Hacker News new | ask | show | jobs
by jerf 3327 days ago
I would suggest specifying titles as html, not plain text. I've seen too many things titled "I <i>love</i> science!" over the years to believe in the idea that titles are plain text.

Also, despite the fact this is technically not the responsibility of the spec itself, I would strongly suggest some words on the implications of the fact that the HTML fields are indeed HTML and the wisdom of passing them through some sort of HTML filter before displaying them.

In fact that's also part of why I suggest going ahead and letting titles contain HTML. All HTML is going to need to be filtered anyhow, and it's OK for clients to filter titles to a smaller valid tag list, or even filter out all tags. Suggesting (but not mandating) a very basic list of tags for that field might be a good compromise.

2 comments

Allowing HTML means the other side will have to validate that HTML (to avoid XSS). Using text means you can stick in the DOM using innerText() and be much more confident that you aren't injected XSS.

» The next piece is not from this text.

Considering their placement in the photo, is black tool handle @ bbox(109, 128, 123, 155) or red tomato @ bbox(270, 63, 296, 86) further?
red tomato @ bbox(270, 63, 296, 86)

I agree that I see HTML in RSS titles, but I rather have the occasional garbled title that the author can fix by striping out HTML before the RSS than ensuring that every RSS reader isn't opening up new security holes.

There is no way to avoid having to handle HTML safely. There's no point in trying to limit your exposure to that problem when the entire point of this standard is to ship around arbitrary HTML for interfaces to display. Once you've solved the hard problem of displaying the body safely, displaying the title is trivial. Making the title pure text does nothing useful. JSONFeed display mechanisms that are going to get this wrong are going to do things like leave injections in the date fields anyhow.
Following the separation of content_text and content_html attributes, it would make sense to have title_html and title_text attributes.